«Il y a quelque chose de pourri au royaume du Danemark.» Cette réplique, lancée sur les remparts glacés d’un château appelé Elsinore, est l’une des plus célèbres de l’histoire du théâtre. La pièce, c’est Hamlet. Le château existe : il s’appelle Kronborg, une forteresse massive sur la côte danoise, là où la mer se resserre entre le Danemark et la Suède. Shakespeare l’a écrite vers 1600 et a fait d’une forteresse militaire le château le plus légendaire de la planète.
Le plus fou dans cette histoire, c’est que Shakespeare n’a probablement jamais mis les pieds à Kronborg. Il n’en avait pas besoin. En 1585, le roi Frédéric II de Danemark a invité des acteurs anglais à jouer au château. Certains ont ensuite rejoint la troupe de Shakespeare, la plus importante de Londres. Ils sont revenus avec des récits de vents glacials, de murs de pierre massifs et d’un brouillard montant de la mer comme si l’endroit était hanté. Shakespeare a écouté. Et il a écrit.

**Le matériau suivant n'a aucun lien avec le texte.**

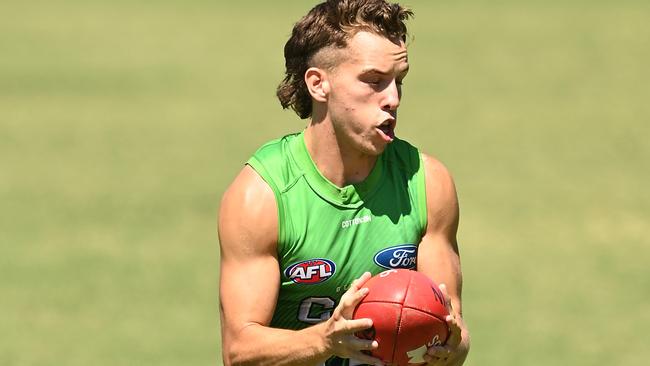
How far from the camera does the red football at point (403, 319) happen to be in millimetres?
7793

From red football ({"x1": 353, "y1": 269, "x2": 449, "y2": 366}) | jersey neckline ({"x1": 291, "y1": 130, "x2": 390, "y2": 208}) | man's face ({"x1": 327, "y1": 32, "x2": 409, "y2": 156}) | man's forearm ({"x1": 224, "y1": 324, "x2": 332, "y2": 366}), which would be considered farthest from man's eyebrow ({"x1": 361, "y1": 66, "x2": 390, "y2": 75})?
man's forearm ({"x1": 224, "y1": 324, "x2": 332, "y2": 366})

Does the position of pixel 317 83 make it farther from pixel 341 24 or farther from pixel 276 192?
pixel 276 192

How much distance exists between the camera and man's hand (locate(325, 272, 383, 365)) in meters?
7.57

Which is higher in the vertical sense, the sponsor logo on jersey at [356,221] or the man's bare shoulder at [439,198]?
the man's bare shoulder at [439,198]

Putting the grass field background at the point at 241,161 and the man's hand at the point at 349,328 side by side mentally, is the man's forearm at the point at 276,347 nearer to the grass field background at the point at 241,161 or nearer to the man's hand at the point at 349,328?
the man's hand at the point at 349,328

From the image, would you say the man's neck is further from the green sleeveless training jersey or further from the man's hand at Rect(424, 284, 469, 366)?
the man's hand at Rect(424, 284, 469, 366)

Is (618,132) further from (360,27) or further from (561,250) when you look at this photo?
(360,27)

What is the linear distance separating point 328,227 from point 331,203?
0.14 meters

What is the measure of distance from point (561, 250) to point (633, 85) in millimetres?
10889

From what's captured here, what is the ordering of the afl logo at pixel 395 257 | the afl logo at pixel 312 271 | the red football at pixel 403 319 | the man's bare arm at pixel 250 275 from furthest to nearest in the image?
the afl logo at pixel 395 257
the afl logo at pixel 312 271
the man's bare arm at pixel 250 275
the red football at pixel 403 319

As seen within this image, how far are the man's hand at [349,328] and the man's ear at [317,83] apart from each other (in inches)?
47.6

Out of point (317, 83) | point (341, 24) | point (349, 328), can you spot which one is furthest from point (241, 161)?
point (349, 328)

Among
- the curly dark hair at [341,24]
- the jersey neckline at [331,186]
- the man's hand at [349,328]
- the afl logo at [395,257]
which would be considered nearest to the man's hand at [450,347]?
the man's hand at [349,328]

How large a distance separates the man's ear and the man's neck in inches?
6.7
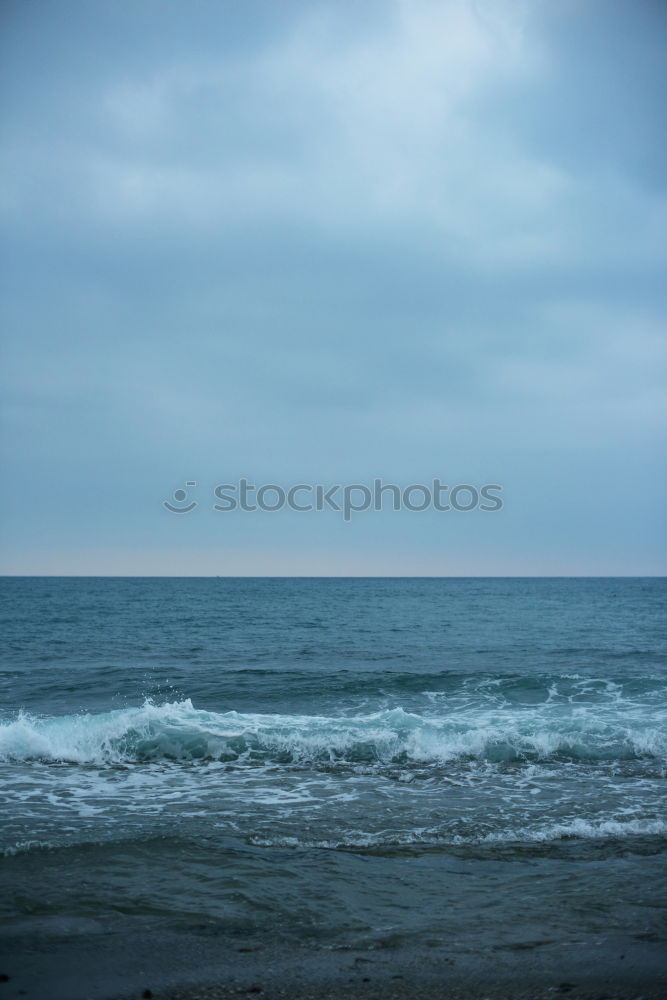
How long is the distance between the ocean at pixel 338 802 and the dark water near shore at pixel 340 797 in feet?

Il n’a pas non plus inventé l’histoire de toutes pièces. Vers 1200, un chroniqueur danois nommé Saxo Grammaticus a couché par écrit la légende d’Amleth — un prince dont l’oncle avait assassiné le père, épousé la mère et volé le trône. Amleth a survécu en feignant la folie jusqu’à pouvoir se venger. Le récit a rebondi à travers l’Europe pendant des siècles avant d’atterrir chez Shakespeare via une version française de 1570. Les mêmes os. Une tout autre bête.

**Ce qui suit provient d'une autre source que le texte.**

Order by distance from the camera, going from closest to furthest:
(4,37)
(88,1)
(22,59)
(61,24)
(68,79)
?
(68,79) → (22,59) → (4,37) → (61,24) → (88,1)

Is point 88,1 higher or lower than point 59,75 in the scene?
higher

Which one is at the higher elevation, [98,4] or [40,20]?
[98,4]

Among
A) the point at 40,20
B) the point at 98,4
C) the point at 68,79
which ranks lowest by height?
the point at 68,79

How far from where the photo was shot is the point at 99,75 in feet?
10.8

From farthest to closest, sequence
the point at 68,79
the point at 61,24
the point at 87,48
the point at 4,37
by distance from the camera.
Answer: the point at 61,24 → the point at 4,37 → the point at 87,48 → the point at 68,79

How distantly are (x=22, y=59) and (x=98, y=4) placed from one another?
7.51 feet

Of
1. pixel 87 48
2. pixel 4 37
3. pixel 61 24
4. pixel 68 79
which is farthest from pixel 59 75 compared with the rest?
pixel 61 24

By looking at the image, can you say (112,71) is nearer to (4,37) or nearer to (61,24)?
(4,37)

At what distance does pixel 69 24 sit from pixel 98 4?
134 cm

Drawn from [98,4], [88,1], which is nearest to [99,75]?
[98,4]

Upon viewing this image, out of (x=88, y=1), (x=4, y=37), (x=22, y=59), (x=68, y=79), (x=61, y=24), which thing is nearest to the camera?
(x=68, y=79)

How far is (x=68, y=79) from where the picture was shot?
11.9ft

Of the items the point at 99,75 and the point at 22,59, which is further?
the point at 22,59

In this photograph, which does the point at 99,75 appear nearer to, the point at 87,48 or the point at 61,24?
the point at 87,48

Ce que Shakespeare a bâti à partir de cette vieille légende, c’est un tout autre monde. Il a ajouté un fantôme — le roi assassiné surgissant à minuit sur les remparts pour réclamer vengeance. Il a inventé «La Souricière», une pièce dans la pièce que Hamlet monte pour piéger son oncle. Il nous a donné Ophélie, dont la folie bouleverse encore le public aujourd’hui. Et il a offert à Hamlet ce qui l’a rendu immortel : un prince qui réfléchit trop, ressent trop et n’arrive pas à passer à l’acte.
«Être ou ne pas être, telle est la question.» Cette phrase n’est pas du théâtre. C’est le moment où quelqu’un a enfin mis des mots sur ce que chacun de nous a ressenti : le poids écrasant d’être en vie quand vivre fait mal. Hamlet ne parle pas de tout arrêter froidement — il se demande s’il faut plus de courage pour continuer ou pour s’arrêter. Shakespeare a écrit ça il y a plus de quatre cents ans, et les gens s’y accrochent encore dans leurs pires moments. Ce n’est pas du talent. C’est de l’éternité.

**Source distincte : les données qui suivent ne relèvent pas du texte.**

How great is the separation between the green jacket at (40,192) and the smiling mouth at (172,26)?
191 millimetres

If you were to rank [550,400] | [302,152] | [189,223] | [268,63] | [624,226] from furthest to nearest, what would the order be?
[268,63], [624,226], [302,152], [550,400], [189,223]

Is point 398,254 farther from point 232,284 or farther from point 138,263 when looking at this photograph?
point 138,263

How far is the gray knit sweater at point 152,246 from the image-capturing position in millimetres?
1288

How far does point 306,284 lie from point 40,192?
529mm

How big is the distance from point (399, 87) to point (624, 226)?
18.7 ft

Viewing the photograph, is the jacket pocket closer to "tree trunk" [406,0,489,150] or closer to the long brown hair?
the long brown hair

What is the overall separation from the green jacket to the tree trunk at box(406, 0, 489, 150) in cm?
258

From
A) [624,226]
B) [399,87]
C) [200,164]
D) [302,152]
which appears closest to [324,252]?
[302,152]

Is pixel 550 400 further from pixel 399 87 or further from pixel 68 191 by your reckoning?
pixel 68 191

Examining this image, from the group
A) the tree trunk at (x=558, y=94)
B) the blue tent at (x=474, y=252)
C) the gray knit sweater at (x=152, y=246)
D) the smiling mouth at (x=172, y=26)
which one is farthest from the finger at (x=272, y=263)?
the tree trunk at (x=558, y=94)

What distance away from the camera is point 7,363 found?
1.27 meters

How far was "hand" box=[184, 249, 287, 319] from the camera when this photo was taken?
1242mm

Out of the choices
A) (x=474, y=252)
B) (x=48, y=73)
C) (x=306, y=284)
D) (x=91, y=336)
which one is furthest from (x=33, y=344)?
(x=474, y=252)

Et puis il y a le crâne. Hamlet ramasse le crâne de Yorick — le bouffon de la cour qui le faisait rire quand il était enfant — et lui parle. C’est l’instant où la mort cesse d’être un concept et devient quelque chose de personnel. Quelqu’un qu’il a aimé n’est plus qu’un os dans ses mains. Cette image — un homme tenant un crâne, confronté au fait que tout ce qu’il aime finira de la même façon — est l’une des plus marquantes de l’histoire de l’art. Quatre siècles, et elle frappe toujours.
Aujourd’hui, le château de Kronborg accueille des représentations d’Hamlet sur ses propres murs. Laurence Olivier, Kenneth Branagh et Jude Law y ont incarné le prince, déclamant les vers de Shakespeare sur les vrais remparts, face à la vraie mer. Le château et la pièce sont devenus si indissociables qu’on ne peut plus penser à l’un sans l’autre. Marchez sur ces murailles par une nuit de brouillard, et dites-moi que vous ne sentez pas le fantôme.
Shakespeare n’a jamais visité Kronborg. Il a écrit sur un prince fictif dans un château réel, et quatre siècles plus tard, ce prince semble plus vivant que la plupart des rois qui y ont dormi. Jamais deux sans trois, dit le proverbe — mais à Elsinore, la mort ne s’est pas arrêtée à trois. Les questions que pose Hamlet — sur la justice, sur le deuil, sur la possibilité de faire ce qui est juste quand on arrive à peine à se lever le matin — ne sont ni danoises ni anglaises. Elles sont à tout le monde.